Dynamic SQL Statements

: SQLParameter: \ xt width -- ; [child] ca1 u1 pfa -- ca2 u2
Define a SQL parameter that will get substituted at runtime when the definition containing the SQL code is executed. width is the 'parameter width', that is the amouts of bytes in the SQL string that must be reserved to be patched later on. Children words receive the remaining SQL buffer ca1 u1 to just to compile ca1 width into the word that is defining the SQL statement; along with the xt and to calculate the remaining buffer. ca2 u2. xt is the execution token for an action word that performs this patching, receiving exactly the given memory area, like:

: parameter-filler   ( ca1 width -- ) ... ;

Support to parameter edition

The following words help parameter edition at runtime by doing I/O at the memory area to fill. They are not strictly needed but they are quite convenient.

TextBuff: SQL-MemDev
GenIO Memory Device SID. The multithreaded version is a USER variable, that must be initialized per thread with the phrase SQL-MemDev initTextBuffSid.

: +SQLMemDev \ ca1 u1 --
Open the SQL-MemDev GenIO memory device to edit memory zone ca1 u1. Standard I/O is redirected to this device. Words like EMIT, . or TYPE write on this region.

: -SQLMemDev \ --
Close the SQL-MemDev GenIO Memory Device to for parameter edition. Warning: Standard I/O is not yet restored to previous value.
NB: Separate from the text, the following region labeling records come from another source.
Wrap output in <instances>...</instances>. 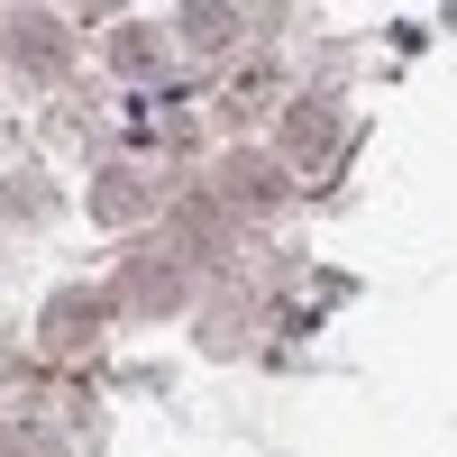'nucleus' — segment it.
Wrapping results in <instances>:
<instances>
[{
    "mask_svg": "<svg viewBox=\"0 0 457 457\" xmlns=\"http://www.w3.org/2000/svg\"><path fill=\"white\" fill-rule=\"evenodd\" d=\"M193 275H202V265L183 256L174 238H137V247L120 256V275H110V312L165 320V312H183V302H193Z\"/></svg>",
    "mask_w": 457,
    "mask_h": 457,
    "instance_id": "1",
    "label": "nucleus"
},
{
    "mask_svg": "<svg viewBox=\"0 0 457 457\" xmlns=\"http://www.w3.org/2000/svg\"><path fill=\"white\" fill-rule=\"evenodd\" d=\"M211 202H220L228 220H275V211L293 202V165L265 156V146H228L220 174H211Z\"/></svg>",
    "mask_w": 457,
    "mask_h": 457,
    "instance_id": "2",
    "label": "nucleus"
},
{
    "mask_svg": "<svg viewBox=\"0 0 457 457\" xmlns=\"http://www.w3.org/2000/svg\"><path fill=\"white\" fill-rule=\"evenodd\" d=\"M0 64H10L19 83H64L73 73V28L55 10H10L0 19Z\"/></svg>",
    "mask_w": 457,
    "mask_h": 457,
    "instance_id": "3",
    "label": "nucleus"
},
{
    "mask_svg": "<svg viewBox=\"0 0 457 457\" xmlns=\"http://www.w3.org/2000/svg\"><path fill=\"white\" fill-rule=\"evenodd\" d=\"M101 320H110V293L101 284H55L46 312H37V348H46L55 366L64 357H92L101 348Z\"/></svg>",
    "mask_w": 457,
    "mask_h": 457,
    "instance_id": "4",
    "label": "nucleus"
},
{
    "mask_svg": "<svg viewBox=\"0 0 457 457\" xmlns=\"http://www.w3.org/2000/svg\"><path fill=\"white\" fill-rule=\"evenodd\" d=\"M146 211H165V183H156L146 156H120V165L92 174V220H101V228H137Z\"/></svg>",
    "mask_w": 457,
    "mask_h": 457,
    "instance_id": "5",
    "label": "nucleus"
},
{
    "mask_svg": "<svg viewBox=\"0 0 457 457\" xmlns=\"http://www.w3.org/2000/svg\"><path fill=\"white\" fill-rule=\"evenodd\" d=\"M110 73L137 83V92H165V83H174V37H165L156 19H129L120 37H110Z\"/></svg>",
    "mask_w": 457,
    "mask_h": 457,
    "instance_id": "6",
    "label": "nucleus"
},
{
    "mask_svg": "<svg viewBox=\"0 0 457 457\" xmlns=\"http://www.w3.org/2000/svg\"><path fill=\"white\" fill-rule=\"evenodd\" d=\"M338 156V101H284V165L320 174Z\"/></svg>",
    "mask_w": 457,
    "mask_h": 457,
    "instance_id": "7",
    "label": "nucleus"
},
{
    "mask_svg": "<svg viewBox=\"0 0 457 457\" xmlns=\"http://www.w3.org/2000/svg\"><path fill=\"white\" fill-rule=\"evenodd\" d=\"M247 338H256V302H247V293H238V302H211V312H202V348H211V357H238Z\"/></svg>",
    "mask_w": 457,
    "mask_h": 457,
    "instance_id": "8",
    "label": "nucleus"
},
{
    "mask_svg": "<svg viewBox=\"0 0 457 457\" xmlns=\"http://www.w3.org/2000/svg\"><path fill=\"white\" fill-rule=\"evenodd\" d=\"M238 10H174V37L183 46H202V55H220V46H238Z\"/></svg>",
    "mask_w": 457,
    "mask_h": 457,
    "instance_id": "9",
    "label": "nucleus"
},
{
    "mask_svg": "<svg viewBox=\"0 0 457 457\" xmlns=\"http://www.w3.org/2000/svg\"><path fill=\"white\" fill-rule=\"evenodd\" d=\"M0 457H73V448H64V430H46V421H10V430H0Z\"/></svg>",
    "mask_w": 457,
    "mask_h": 457,
    "instance_id": "10",
    "label": "nucleus"
},
{
    "mask_svg": "<svg viewBox=\"0 0 457 457\" xmlns=\"http://www.w3.org/2000/svg\"><path fill=\"white\" fill-rule=\"evenodd\" d=\"M0 211H10V220H46V211H55V193H46L37 174H10V183H0Z\"/></svg>",
    "mask_w": 457,
    "mask_h": 457,
    "instance_id": "11",
    "label": "nucleus"
}]
</instances>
: [sqlio \ ca1 u1 -- R: -- ip-handle op-handle
Convenience macro for the phrase [io +SQLMemDev . Open the SQL-MemDev memory device, configures it to use buffer ca1 u1 and redirects standard I/O to it. Intended to use inside a colon definiton at the start of a SQLParameter action. See the Dynamic SQL code section at the beginning of this chapter.

: sqlio] \ R: -- ip-handle op-handle
Convenience macro for the phrase -SQLMemDev io] . Close the SQL-MemDev memory device and restores standard I/O to its previous settings. Intended to use inside a colon definiton at the end of a SQLParameter action. See the Dynamic SQL code section at the beginning of this chapter.